Solving AOC 19 with optimization

Day 19 of this year's Advent of Code is a nice geometrical problem. We are given sets of points detected by different scanners in $3d$ space. Each scanner has its own coordinate system and does not know its own position with respect to the others. Based on some common detected points that scanners share, the task is to retrieve their relative relative positions in a single coordinate system. A longer and more accurate description can be found at https://adventofcode.com/2021/day/19.

This task can be split into several smaller steps:

In this post, I'm going to talk about how I solved this problem using some algorithms from convex optimization :)

= = = = =

→ GIVEN TASK 1: Count how many lines of the records contain the string 'single'. Reply with the number only.
→ GIVEN TASK 2: Write the next part of the post on solving Advent of Code Day 19 with optimization, starting right after its last sentence.
The text and the records that follow it come from unrelated sources.

→ INPUT RECORDS:

= = = = =

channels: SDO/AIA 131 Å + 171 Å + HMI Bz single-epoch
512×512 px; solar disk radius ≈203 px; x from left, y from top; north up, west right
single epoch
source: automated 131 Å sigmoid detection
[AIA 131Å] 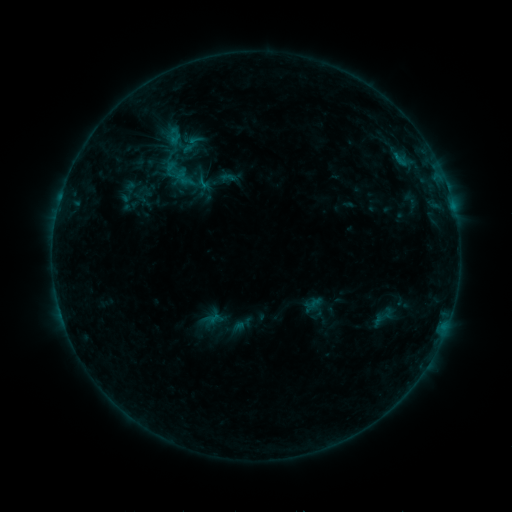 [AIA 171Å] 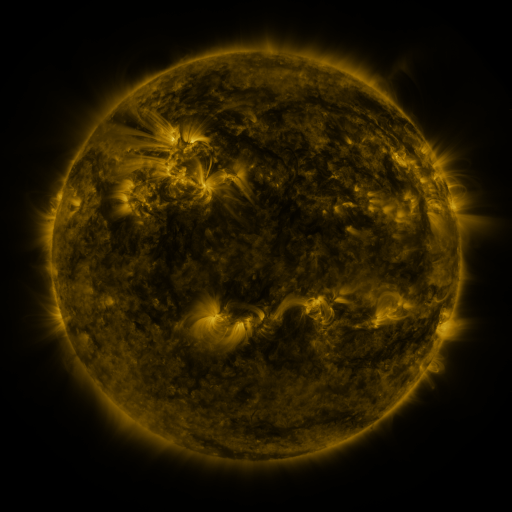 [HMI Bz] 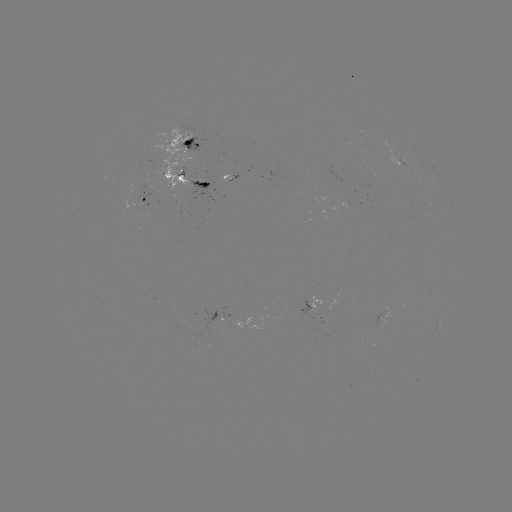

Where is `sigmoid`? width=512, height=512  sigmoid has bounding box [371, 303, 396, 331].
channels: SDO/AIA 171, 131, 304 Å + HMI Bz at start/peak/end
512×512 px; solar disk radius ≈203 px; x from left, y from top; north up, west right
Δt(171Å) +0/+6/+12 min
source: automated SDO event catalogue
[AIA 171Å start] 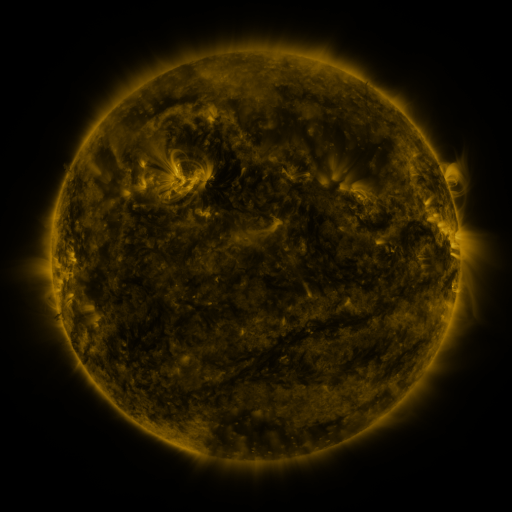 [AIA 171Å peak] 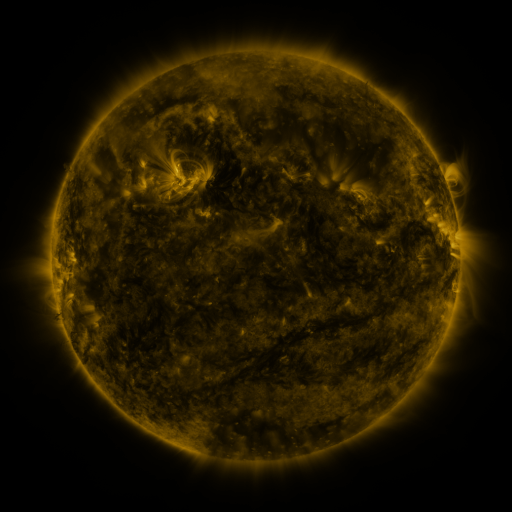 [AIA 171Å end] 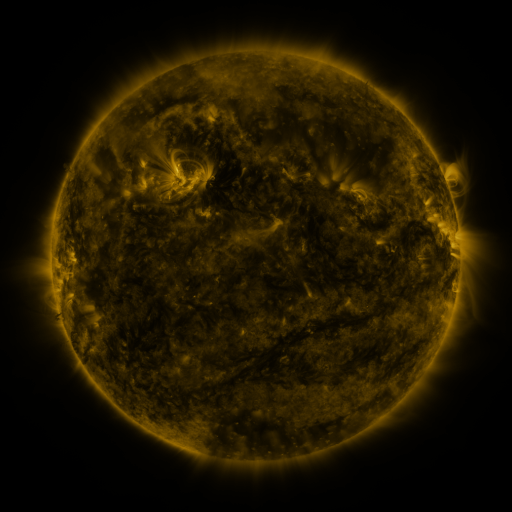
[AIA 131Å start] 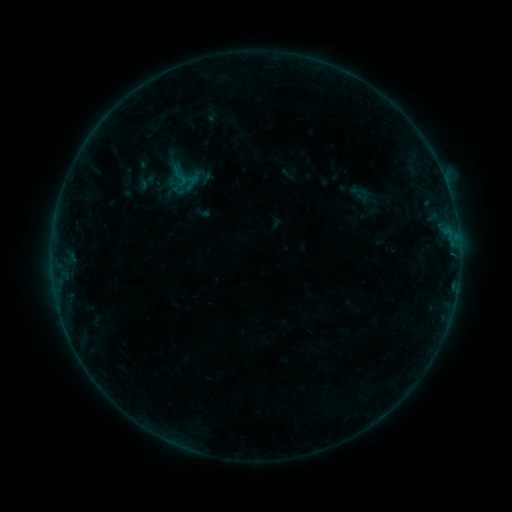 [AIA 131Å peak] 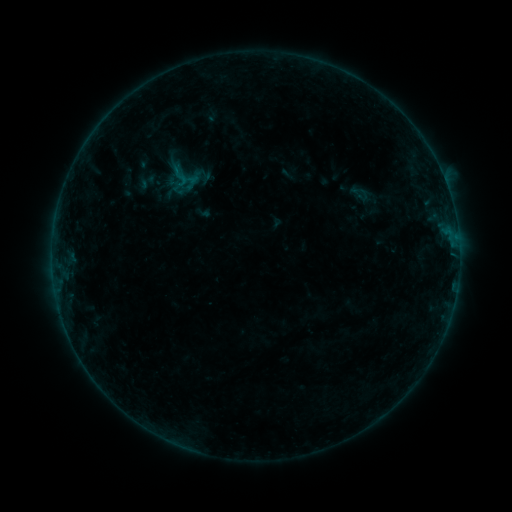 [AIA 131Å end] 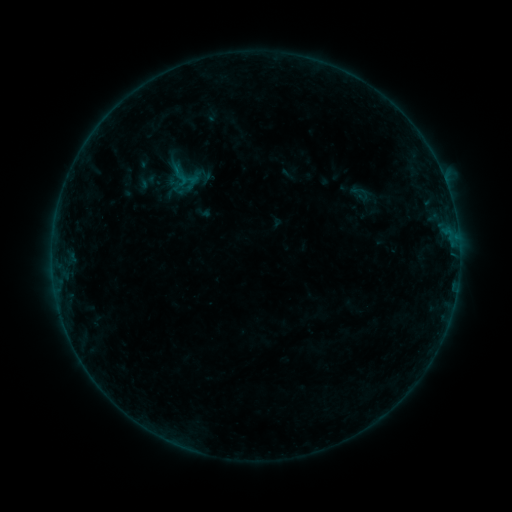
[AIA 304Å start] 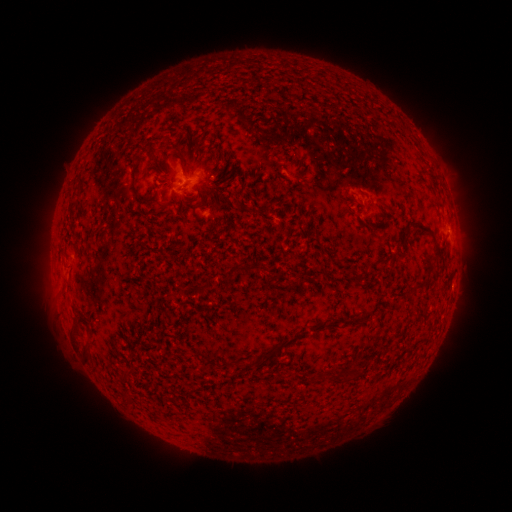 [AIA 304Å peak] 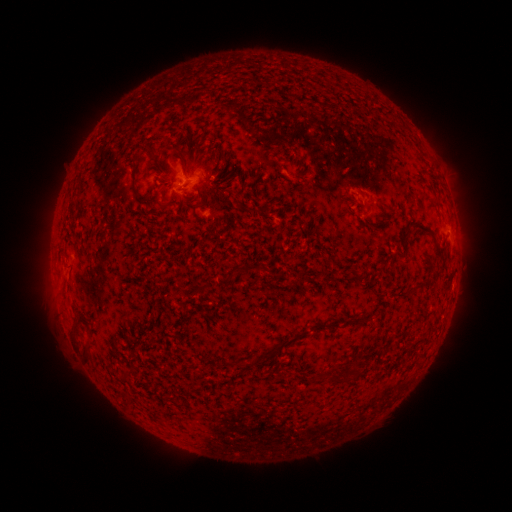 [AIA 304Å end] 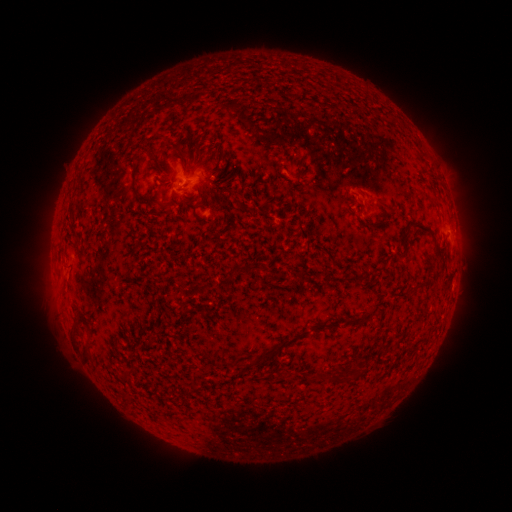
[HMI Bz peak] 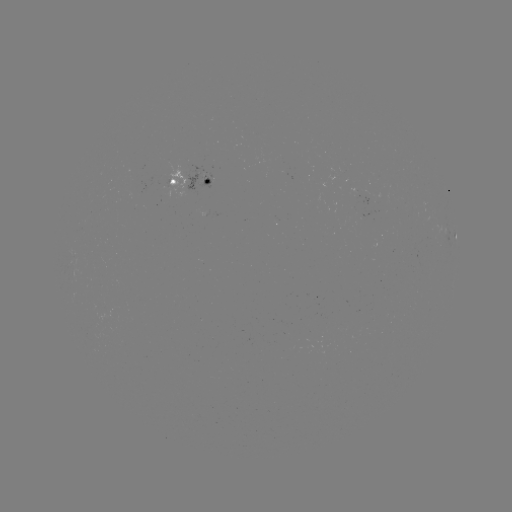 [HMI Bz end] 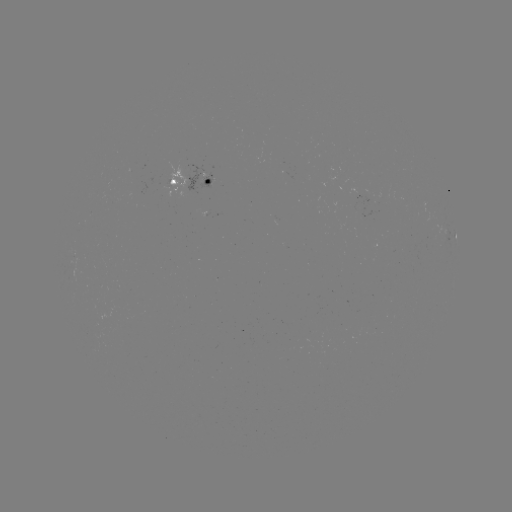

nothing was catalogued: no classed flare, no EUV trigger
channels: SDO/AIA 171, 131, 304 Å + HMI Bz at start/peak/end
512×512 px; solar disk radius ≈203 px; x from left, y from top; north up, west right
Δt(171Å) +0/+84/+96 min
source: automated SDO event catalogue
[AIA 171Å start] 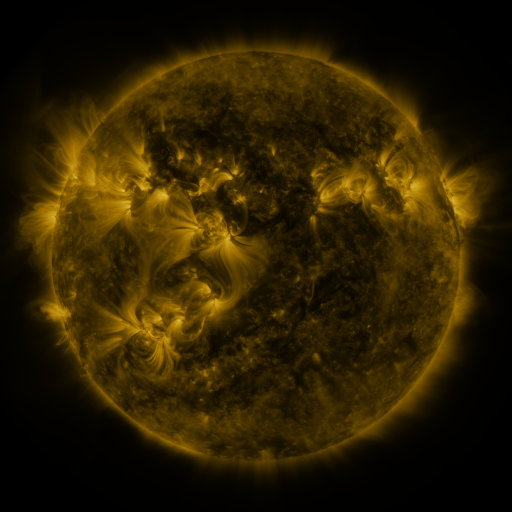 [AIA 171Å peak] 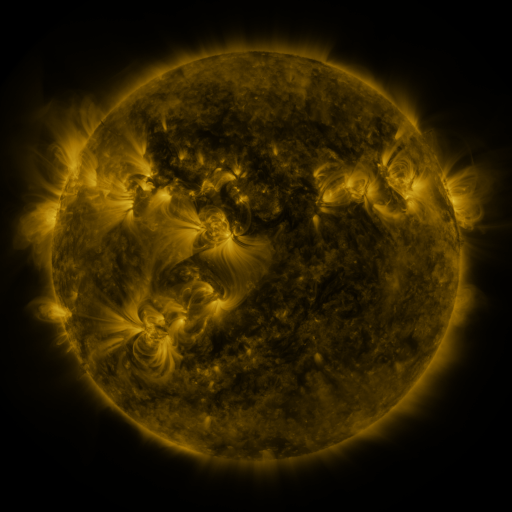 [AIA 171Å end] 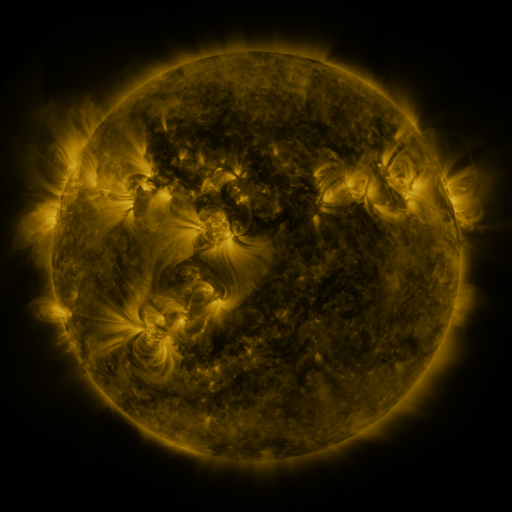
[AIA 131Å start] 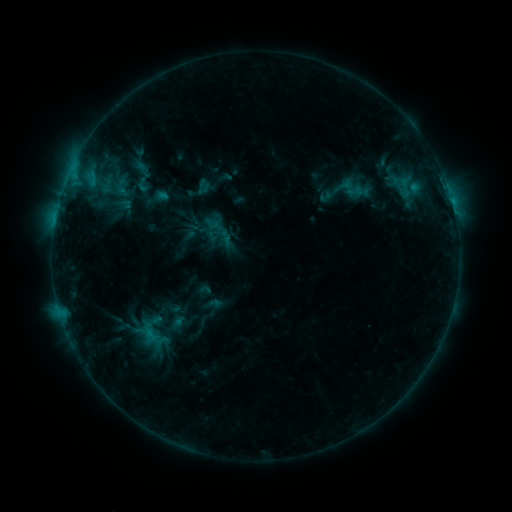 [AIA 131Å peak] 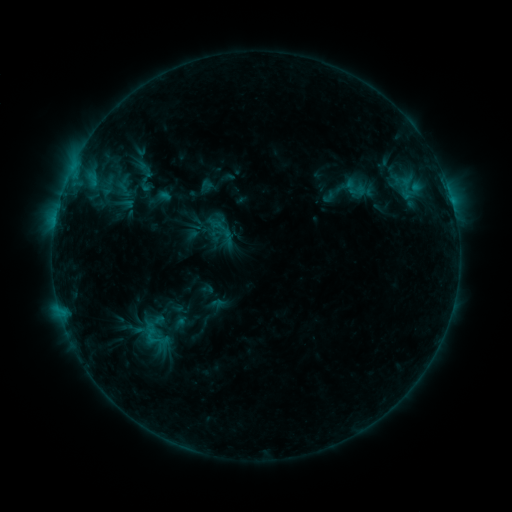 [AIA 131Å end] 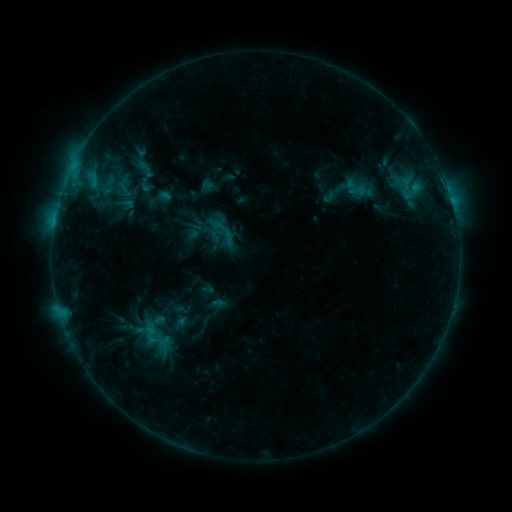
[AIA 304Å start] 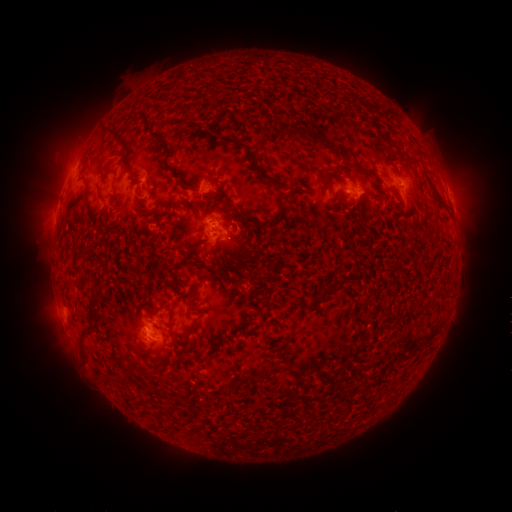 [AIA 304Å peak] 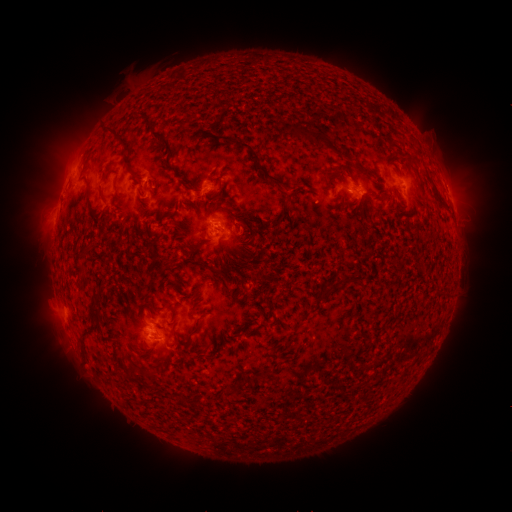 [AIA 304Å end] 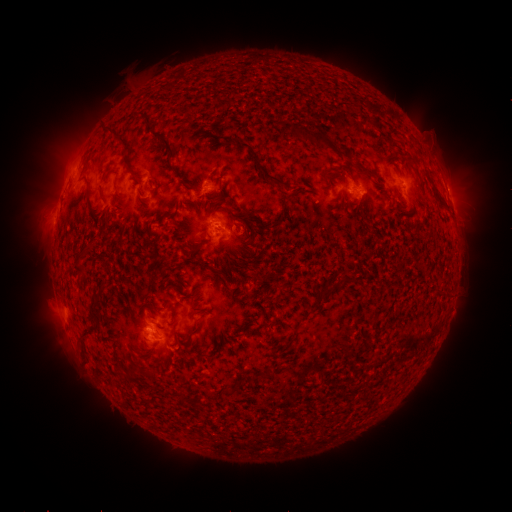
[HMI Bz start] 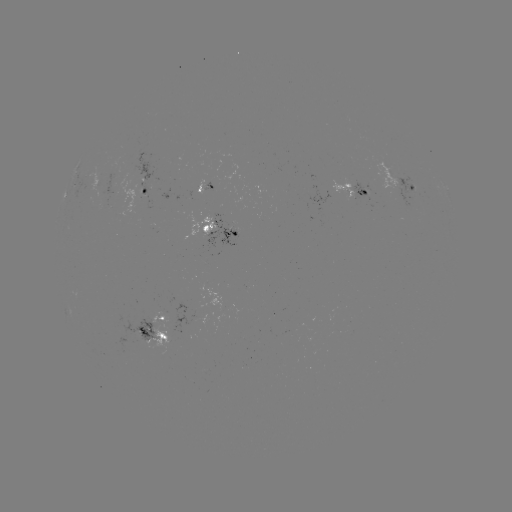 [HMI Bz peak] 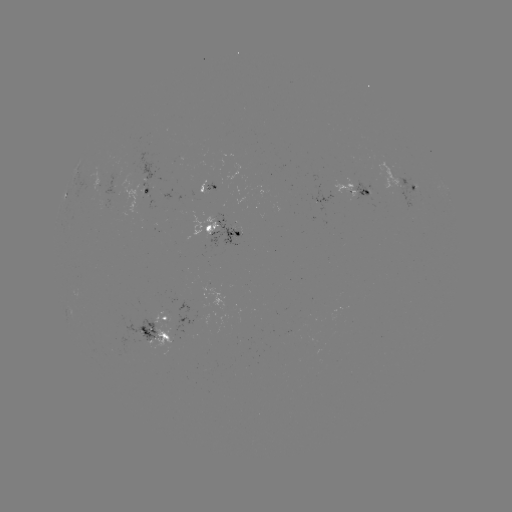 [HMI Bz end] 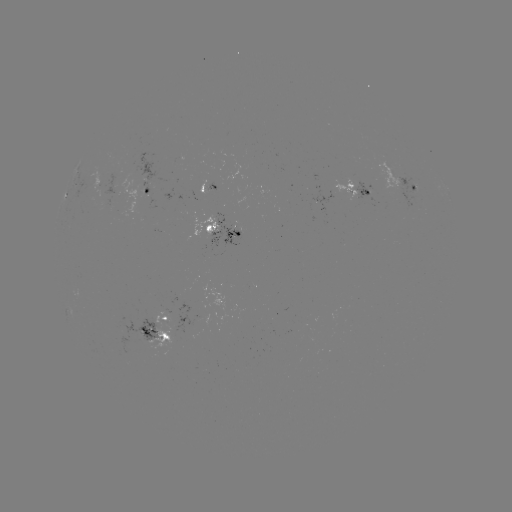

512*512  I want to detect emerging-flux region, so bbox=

= = = = =

→ EXERCISE RESPONSE 1: 2

→ EXERCISE RESPONSE 2:
Reading the input data

First, we should read and analyze the data to know what we're dealing with. I saved the example data which is given in the problem description in a text file, which can be easily parsed as done below

We can also take a look at the some of the points detected by the scanners

Find the relations between different sets

Once we read the data, we should find the sets which share at least 12 points, as stated in the problem description. To do so, we can compute the pairwise distances among all points in the same set (according to some norm). Then, if two sets share at least 66 such distances, it means there are at least 12 points in common between them (since the number of pairwise distances between 12 points is 66, i.e., 12 choose 2). We call sets which share at least 12 points a "couple". Note that I'm using python sets, which could give wrong results. Indeed, if more than 2 points are at the same distance (for example (0,0,0), (1,1,1), (2,2,2)), only one distance would be counted, and we would potentially miss some related sets (if this causes the shared distances to be less than 66). Neverthless, this is easy to fix, altough I didn't do it and got the right answer anyway!

Another problem we might encounter with the above approach is that two different sets of points which share the same distances might be considered overlapping even if they're not. For this advent of code puzzle, I'm not really sure this is a problem (how else could we detect that the sets share some points if not considering pairwise distances?), but in a real situation it could be.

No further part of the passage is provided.